President Obama held a press conference shortly after the fiscal budget was approved in Congress and acknowledged that the scaled-back budget compromise was a small achievement while still emphasizing that more work is needed to be done to reduce the federal deficit.
“But I think we all recognize this law is just one step in the broader effort to strengthen our economy and broaden opportunity for everybody. The fact is the deficit is still too high and we are still investing too little in the things that we need for the economy to grow as fast as it should” he said.
President Obama explained that he and House Speaker Boehner originally tried to negotiate a larger fiscal agreement that would put this country on a path to paying down its debt and help to invest in the American economy while putting American back to work.
“Unfortunately there just wasn’t enough support or time for that kind of large agreement in a lame duck session of Congress and that failure comes with a cost” he added.
Obama highlighted that we are continuing to chip away at the problem “step by step.”
“Last year I signed into law $1.7 trillion in deficit reductions. Tonight’s agreement further reduces the deficit by raising $620 billion in revenue from the wealthiest households in America and there will be more deficit reductions as Congress decides what to do about the automatic spending cuts that we have now delayed for two months” Obama said.

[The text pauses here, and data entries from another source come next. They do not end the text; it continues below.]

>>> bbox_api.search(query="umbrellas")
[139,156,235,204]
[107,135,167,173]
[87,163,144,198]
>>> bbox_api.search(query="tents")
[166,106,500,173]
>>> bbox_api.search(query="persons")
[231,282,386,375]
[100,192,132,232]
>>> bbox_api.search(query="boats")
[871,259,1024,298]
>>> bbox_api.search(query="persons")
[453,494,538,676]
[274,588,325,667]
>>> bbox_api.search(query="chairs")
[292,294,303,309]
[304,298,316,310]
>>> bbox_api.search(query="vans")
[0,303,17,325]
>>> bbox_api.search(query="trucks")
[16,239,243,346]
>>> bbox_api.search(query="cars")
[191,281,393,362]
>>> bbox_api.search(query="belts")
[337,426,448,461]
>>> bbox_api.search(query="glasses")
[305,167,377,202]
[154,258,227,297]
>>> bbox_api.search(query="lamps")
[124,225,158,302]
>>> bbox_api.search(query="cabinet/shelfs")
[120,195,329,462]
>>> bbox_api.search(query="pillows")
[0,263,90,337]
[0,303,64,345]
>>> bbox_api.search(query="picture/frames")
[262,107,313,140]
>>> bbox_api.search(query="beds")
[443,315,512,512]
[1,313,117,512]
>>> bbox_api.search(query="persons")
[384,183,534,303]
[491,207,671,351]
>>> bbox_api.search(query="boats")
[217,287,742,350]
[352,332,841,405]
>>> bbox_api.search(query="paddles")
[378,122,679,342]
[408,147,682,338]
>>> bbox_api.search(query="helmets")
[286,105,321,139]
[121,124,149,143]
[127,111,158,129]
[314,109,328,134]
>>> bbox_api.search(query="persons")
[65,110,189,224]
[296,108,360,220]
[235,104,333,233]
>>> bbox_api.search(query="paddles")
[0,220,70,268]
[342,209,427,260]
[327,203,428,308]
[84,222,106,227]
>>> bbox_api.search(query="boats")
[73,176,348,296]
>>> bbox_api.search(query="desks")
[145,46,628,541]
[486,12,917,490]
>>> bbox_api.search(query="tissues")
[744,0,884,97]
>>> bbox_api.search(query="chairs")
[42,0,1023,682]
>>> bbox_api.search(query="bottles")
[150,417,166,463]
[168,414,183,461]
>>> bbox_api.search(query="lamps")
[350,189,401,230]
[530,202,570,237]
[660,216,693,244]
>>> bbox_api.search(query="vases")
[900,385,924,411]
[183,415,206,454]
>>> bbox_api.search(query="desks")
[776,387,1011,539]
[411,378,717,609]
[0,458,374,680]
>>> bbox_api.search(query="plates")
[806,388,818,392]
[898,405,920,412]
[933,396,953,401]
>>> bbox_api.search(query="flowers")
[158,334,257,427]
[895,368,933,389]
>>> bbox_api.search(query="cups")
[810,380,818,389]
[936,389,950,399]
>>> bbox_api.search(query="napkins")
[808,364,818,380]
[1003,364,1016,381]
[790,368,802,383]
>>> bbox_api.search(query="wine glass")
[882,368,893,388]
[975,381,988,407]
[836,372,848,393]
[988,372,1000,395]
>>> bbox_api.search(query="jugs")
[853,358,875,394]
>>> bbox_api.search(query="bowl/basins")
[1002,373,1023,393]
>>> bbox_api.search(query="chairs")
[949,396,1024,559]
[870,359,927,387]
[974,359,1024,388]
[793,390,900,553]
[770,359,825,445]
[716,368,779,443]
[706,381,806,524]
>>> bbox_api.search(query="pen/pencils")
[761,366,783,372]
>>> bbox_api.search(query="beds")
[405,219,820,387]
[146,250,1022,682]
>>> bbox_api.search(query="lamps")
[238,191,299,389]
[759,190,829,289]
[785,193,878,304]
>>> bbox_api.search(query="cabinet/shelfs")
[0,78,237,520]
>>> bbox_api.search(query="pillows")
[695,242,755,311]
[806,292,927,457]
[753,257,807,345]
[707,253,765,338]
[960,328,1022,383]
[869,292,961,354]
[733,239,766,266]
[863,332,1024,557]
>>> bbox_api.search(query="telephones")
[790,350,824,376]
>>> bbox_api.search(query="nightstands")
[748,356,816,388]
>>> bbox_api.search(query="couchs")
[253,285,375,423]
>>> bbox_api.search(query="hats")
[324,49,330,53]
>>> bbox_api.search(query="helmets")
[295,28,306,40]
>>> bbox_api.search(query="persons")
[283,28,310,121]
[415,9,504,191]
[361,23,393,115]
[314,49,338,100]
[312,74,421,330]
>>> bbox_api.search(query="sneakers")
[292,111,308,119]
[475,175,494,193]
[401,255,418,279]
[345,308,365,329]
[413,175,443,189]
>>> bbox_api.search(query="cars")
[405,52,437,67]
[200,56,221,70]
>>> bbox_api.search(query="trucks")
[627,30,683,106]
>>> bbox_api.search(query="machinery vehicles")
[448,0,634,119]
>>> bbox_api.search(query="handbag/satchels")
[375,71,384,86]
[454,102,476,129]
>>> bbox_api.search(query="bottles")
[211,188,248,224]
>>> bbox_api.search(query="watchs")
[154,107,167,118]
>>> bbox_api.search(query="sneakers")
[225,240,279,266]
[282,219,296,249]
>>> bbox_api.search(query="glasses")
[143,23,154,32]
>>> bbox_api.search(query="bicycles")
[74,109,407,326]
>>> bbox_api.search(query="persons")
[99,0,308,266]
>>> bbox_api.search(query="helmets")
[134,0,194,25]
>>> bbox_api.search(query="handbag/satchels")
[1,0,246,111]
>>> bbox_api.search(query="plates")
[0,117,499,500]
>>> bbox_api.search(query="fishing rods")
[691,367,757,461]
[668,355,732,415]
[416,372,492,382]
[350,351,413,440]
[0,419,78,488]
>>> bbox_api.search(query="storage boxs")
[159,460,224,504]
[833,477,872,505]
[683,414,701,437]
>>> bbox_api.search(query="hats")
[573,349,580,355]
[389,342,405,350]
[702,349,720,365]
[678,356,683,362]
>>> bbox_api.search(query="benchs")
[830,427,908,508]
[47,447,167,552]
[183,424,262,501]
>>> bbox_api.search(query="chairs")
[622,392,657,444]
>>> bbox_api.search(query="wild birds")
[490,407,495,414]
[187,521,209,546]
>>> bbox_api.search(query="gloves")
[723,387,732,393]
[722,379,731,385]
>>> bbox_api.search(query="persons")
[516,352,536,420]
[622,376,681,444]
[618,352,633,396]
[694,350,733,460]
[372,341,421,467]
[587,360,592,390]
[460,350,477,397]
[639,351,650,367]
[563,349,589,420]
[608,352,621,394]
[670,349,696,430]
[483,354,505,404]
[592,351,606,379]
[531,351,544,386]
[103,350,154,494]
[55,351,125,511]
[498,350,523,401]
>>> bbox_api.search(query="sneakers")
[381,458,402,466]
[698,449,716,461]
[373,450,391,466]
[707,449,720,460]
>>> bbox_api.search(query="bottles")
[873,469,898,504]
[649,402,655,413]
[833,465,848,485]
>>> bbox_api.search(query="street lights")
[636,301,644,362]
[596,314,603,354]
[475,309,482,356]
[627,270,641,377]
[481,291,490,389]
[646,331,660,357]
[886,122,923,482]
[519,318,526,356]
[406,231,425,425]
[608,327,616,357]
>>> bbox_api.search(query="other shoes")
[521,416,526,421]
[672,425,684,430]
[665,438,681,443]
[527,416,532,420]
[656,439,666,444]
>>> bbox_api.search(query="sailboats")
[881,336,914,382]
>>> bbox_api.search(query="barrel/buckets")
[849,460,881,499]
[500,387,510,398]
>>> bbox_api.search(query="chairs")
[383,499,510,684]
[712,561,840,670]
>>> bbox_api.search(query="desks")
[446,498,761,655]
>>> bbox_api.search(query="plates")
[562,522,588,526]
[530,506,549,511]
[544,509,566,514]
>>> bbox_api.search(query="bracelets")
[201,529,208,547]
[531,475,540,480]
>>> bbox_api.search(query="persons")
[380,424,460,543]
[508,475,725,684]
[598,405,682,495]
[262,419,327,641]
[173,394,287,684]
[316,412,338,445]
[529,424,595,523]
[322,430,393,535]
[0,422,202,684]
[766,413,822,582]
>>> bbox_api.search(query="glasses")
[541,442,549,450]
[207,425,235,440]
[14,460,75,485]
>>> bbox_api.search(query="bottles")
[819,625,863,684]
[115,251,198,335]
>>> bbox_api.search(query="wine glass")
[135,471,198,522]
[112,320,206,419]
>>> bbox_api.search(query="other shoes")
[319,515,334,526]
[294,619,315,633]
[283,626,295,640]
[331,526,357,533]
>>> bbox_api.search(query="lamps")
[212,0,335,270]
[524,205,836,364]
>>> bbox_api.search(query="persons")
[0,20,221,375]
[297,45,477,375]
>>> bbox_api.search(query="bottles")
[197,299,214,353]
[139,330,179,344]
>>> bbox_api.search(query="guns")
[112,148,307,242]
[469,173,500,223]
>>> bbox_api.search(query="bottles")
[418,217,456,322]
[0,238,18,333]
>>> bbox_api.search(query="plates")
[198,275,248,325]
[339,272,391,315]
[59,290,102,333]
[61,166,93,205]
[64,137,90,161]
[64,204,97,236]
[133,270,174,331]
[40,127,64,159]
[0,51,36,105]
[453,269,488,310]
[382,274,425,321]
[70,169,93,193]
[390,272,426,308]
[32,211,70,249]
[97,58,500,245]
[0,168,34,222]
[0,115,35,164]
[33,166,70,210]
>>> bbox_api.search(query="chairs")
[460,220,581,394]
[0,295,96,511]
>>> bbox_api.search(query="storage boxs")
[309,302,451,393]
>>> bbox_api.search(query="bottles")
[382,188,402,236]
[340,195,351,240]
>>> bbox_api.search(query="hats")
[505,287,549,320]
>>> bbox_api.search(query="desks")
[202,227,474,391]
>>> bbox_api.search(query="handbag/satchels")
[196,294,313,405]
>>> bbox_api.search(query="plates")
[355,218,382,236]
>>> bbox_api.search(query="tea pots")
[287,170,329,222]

The delayed spending cuts that President Obama referenced during Tuesday’s press conference is the $110 billion in “across the board” sequestered cuts, supposedly divided “evenly” between defense related and entitlement cuts that are expected to start on March 1st, 2013.
The sequestered cuts if spread out over a 10 year period amounts to $1.2 trillion dollars in federal budget cuts.
Obama said that he is aware that Medicare represents the biggest contributor to the deficit and that more health care reform is needed while America is aging and health care costs continue to rise.
However, he drew a line in the sand and said that “we can’t simply cut our way to prosperity” while pointing out that “the deficit needs to be reduced in a way that is balanced.”
Obama emphasized that cutting spending goes “hand in hand with further reforms for the tax code” and “we can’t keep cutting things like basic research and new technology and expect to succeed in the 21st century.”
Another potential fiscal issue that clearly has the potential to resurface again in only two months revolves around the federal debt ceiling.
Not Open To Compromise
Obama made it clear during his press conference that he does not want have another fiscal showdown with Congress over the debt ceiling in another two months.
“I will not have another debate with this Congress over whether or not they should pay the bills that they have already racked up” he said.
The U.S. government reached the debt limit on January 1st and Treasury Secretary Timothy Geithner has already begun to adopt “extraordinary measures” to finance about $200 billion in 2013 to temporarily hold back the $16.4 trillion debt ceiling for two more months.
In 2011, Congress reluctantly agreed to raise the debt ceiling limit to $16.4 trillion from $14.3 trillion amid a lot of political wrangling between the White House, House Republicans, and Senate Democrats that resulted in a credit downgrade by Standard & Poor’s.
House Republicans managed to force Senate Democrats and the White House to accept over $1 trillion in spending cuts in addition to $1.2 trillion in sequester cuts that will begin on March 1st 2013.
* Correction: my last post from Tuesday (yesterday) incorrectly listed Kentucky Republican Rand Paul (R-Kentucky) in reverse as Paul Rand before the mistake was discovered and corrected.